*SELECTED EXTRACT:*
Woolstenhulme has noticed his students are more engaged when using the laptops because it's a form of interactive learning, as opposed to his lecturing to the class or assigning worksheets.

"You can give them a little bit of research, then they go find more to answer a question better," Woolstenhulme said. "I think they actually like it. There are a lot of interactives, especially in science. They can go online and physically see it, instead of me just telling them."

And, perhaps unsurprisingly given that the students have grown up around technology, they have needed little instruction on operating the laptops. Woolstenhulme said that understanding of technology will be crucial for students, who will enter a workforce that expects them to be tech-savvy.

"They're a lot smarter than I am with the computers," he said. "It's crazy how their brains have been adapted to technology. It's huge, I think, because look what they do in the job force -- everyone does everything with computers. If you don't know how to run them, you're kind of lost anymore."

Crandall said the results teachers have seen while having students use laptops in their classrooms is an affirmation the district took the right path when ramping up its focus on technology-based learning last year. The district faced a decision on whether to assign laptops to classrooms or let students take them home, as surrounding districts -- like the Park City School District -- do. It chose the former.

Along with saving money by having to license fewer programs for the computers, the largest benefit of that decision has been allowing teachers to tailor the laptops to the specific needs of their classes.

"That particular cart of laptops can be customized for that specific curriculum," Crandall said. "So if an English teacher has a cart of laptops, the emphasis on those laptops is English. Same with math or whatever.

*SUPPLIED RECORDS:*
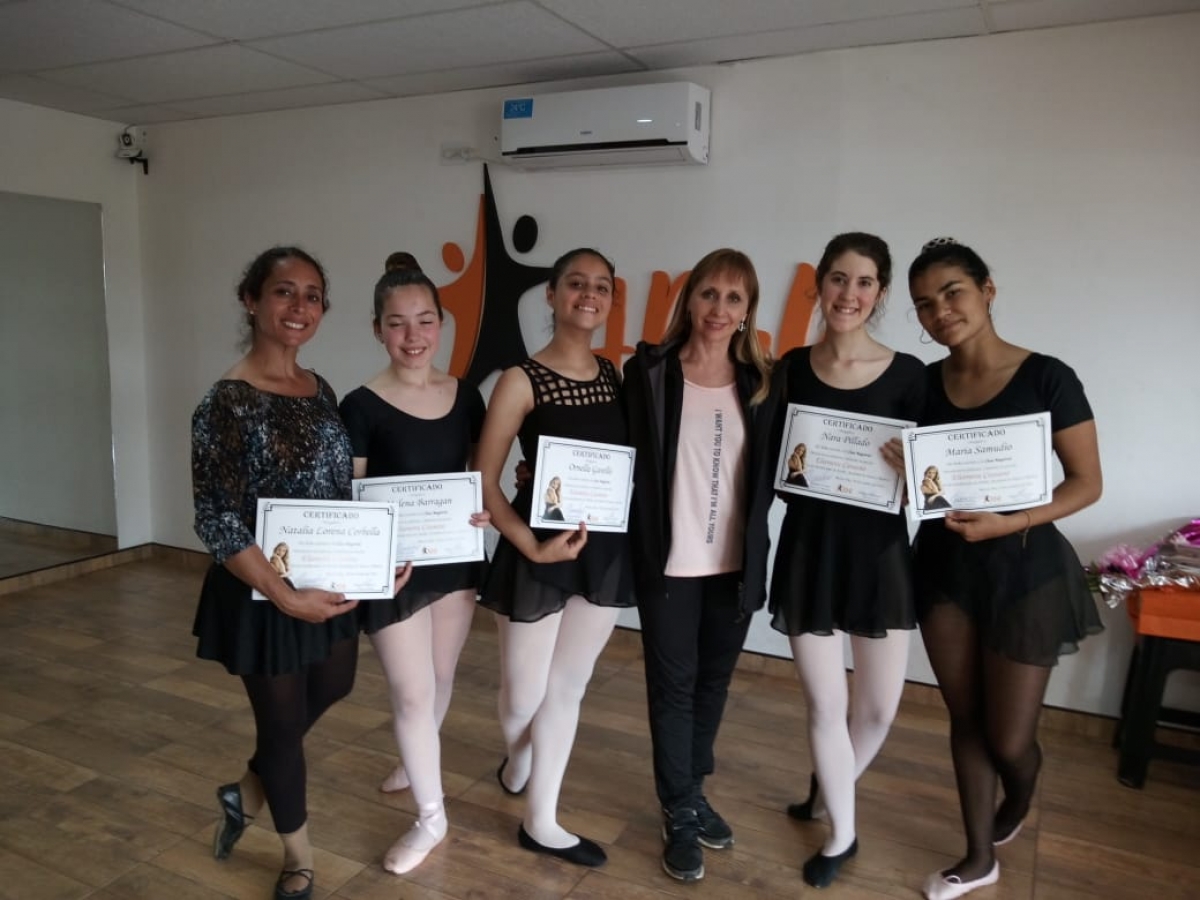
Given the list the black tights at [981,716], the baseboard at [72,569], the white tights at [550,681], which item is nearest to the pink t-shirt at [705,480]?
the white tights at [550,681]

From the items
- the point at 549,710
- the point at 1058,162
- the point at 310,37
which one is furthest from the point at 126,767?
the point at 1058,162

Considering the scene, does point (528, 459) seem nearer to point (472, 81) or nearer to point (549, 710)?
point (549, 710)

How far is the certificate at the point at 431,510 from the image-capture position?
198 cm

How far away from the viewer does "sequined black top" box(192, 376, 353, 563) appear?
5.82 feet

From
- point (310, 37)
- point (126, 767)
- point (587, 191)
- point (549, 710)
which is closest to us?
point (549, 710)

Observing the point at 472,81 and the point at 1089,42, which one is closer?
the point at 1089,42

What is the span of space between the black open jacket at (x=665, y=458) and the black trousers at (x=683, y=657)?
0.06 m

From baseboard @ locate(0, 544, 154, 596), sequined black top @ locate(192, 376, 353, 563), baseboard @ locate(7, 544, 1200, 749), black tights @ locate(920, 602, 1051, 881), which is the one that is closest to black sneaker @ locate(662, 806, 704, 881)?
black tights @ locate(920, 602, 1051, 881)

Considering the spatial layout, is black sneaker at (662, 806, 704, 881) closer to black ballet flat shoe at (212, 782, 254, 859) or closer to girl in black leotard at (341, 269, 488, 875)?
girl in black leotard at (341, 269, 488, 875)

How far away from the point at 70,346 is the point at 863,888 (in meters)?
4.95

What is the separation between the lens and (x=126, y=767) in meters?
2.76

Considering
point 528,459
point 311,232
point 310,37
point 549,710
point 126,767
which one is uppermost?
point 310,37

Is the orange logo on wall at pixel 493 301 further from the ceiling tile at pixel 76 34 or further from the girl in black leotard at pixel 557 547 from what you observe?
the girl in black leotard at pixel 557 547

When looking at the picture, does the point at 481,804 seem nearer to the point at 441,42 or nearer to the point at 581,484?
the point at 581,484
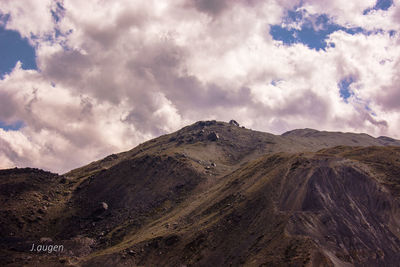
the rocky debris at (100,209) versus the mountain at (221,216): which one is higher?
the rocky debris at (100,209)

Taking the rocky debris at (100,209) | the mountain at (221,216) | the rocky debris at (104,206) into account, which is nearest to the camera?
the mountain at (221,216)

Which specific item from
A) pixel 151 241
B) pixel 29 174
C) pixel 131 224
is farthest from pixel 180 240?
pixel 29 174

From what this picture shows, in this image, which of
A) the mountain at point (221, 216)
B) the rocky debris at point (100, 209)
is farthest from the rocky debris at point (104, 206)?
the mountain at point (221, 216)

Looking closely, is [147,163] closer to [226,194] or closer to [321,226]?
[226,194]

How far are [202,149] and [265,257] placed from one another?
135 m

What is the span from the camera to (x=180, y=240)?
278 feet

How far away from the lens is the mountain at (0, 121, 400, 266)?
2749 inches

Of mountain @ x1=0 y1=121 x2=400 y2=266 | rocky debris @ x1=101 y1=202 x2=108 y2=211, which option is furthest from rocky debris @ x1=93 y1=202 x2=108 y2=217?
mountain @ x1=0 y1=121 x2=400 y2=266

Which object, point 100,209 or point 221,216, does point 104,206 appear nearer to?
point 100,209

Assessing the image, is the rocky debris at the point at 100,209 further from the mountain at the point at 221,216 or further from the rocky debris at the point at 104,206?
the mountain at the point at 221,216

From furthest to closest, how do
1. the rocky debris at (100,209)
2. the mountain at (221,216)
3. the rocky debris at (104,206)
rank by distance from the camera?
the rocky debris at (104,206), the rocky debris at (100,209), the mountain at (221,216)

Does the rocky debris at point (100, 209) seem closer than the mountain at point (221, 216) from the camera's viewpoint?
No

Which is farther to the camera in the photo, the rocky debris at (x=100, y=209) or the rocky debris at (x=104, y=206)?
the rocky debris at (x=104, y=206)

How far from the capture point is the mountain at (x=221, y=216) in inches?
2749
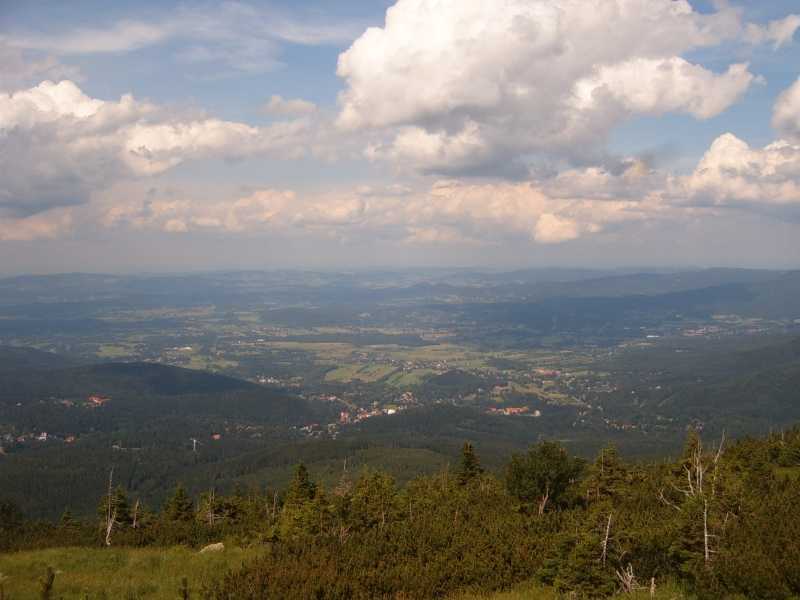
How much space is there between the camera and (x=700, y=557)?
57.9 feet

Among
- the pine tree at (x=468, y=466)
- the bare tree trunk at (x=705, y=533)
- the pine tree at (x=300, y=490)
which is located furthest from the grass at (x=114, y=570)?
the pine tree at (x=468, y=466)

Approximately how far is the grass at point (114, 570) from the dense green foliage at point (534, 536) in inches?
83.7

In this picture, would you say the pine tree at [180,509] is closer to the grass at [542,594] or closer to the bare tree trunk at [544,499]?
the bare tree trunk at [544,499]

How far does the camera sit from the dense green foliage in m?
17.7

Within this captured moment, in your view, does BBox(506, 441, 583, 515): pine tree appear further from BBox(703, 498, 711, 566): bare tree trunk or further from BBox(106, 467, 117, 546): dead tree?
BBox(106, 467, 117, 546): dead tree

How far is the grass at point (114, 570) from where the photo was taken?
2033 cm


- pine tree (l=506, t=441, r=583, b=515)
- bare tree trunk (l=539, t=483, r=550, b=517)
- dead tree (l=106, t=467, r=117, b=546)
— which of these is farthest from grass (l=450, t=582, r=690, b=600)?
dead tree (l=106, t=467, r=117, b=546)

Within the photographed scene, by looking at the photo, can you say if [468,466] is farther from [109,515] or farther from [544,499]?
[109,515]

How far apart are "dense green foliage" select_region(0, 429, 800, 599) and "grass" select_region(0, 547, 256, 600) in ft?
6.97

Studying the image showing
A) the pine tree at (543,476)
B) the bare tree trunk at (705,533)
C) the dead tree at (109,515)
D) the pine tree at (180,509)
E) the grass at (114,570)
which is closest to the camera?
the bare tree trunk at (705,533)

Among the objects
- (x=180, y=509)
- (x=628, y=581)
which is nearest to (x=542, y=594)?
(x=628, y=581)

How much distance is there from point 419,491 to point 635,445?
134759 mm

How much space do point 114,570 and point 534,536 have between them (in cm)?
1839

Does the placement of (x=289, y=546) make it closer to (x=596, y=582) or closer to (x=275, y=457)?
(x=596, y=582)
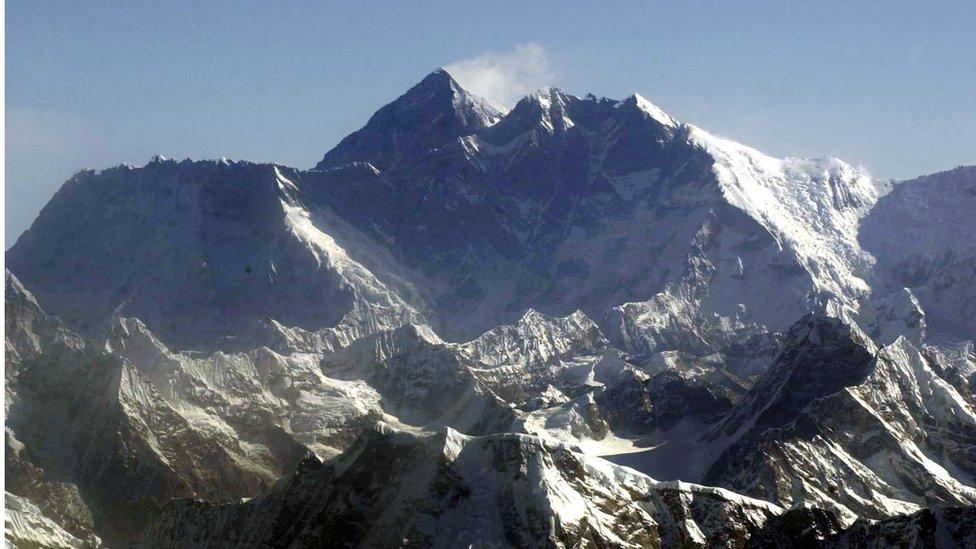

*PROBLEMS AND TASKS:*
1. Echo the classroom laptops article word for word from "And, perhaps unsurprisingly" to "to be tech-savvy.".
2. In the classroom laptops article, what benefit of the district's decision is named alongside letting teachers tailor the laptops to their classes?

*SOLUTIONS FOR EACH TASK:*
1.
And, perhaps unsurprisingly given that the students have grown up around technology, they have needed little instruction on operating the laptops. Woolstenhulme said that understanding of technology will be crucial for students, who will enter a workforce that expects them to be tech-savvy.

2. Saving money by having to license fewer programs for the computers.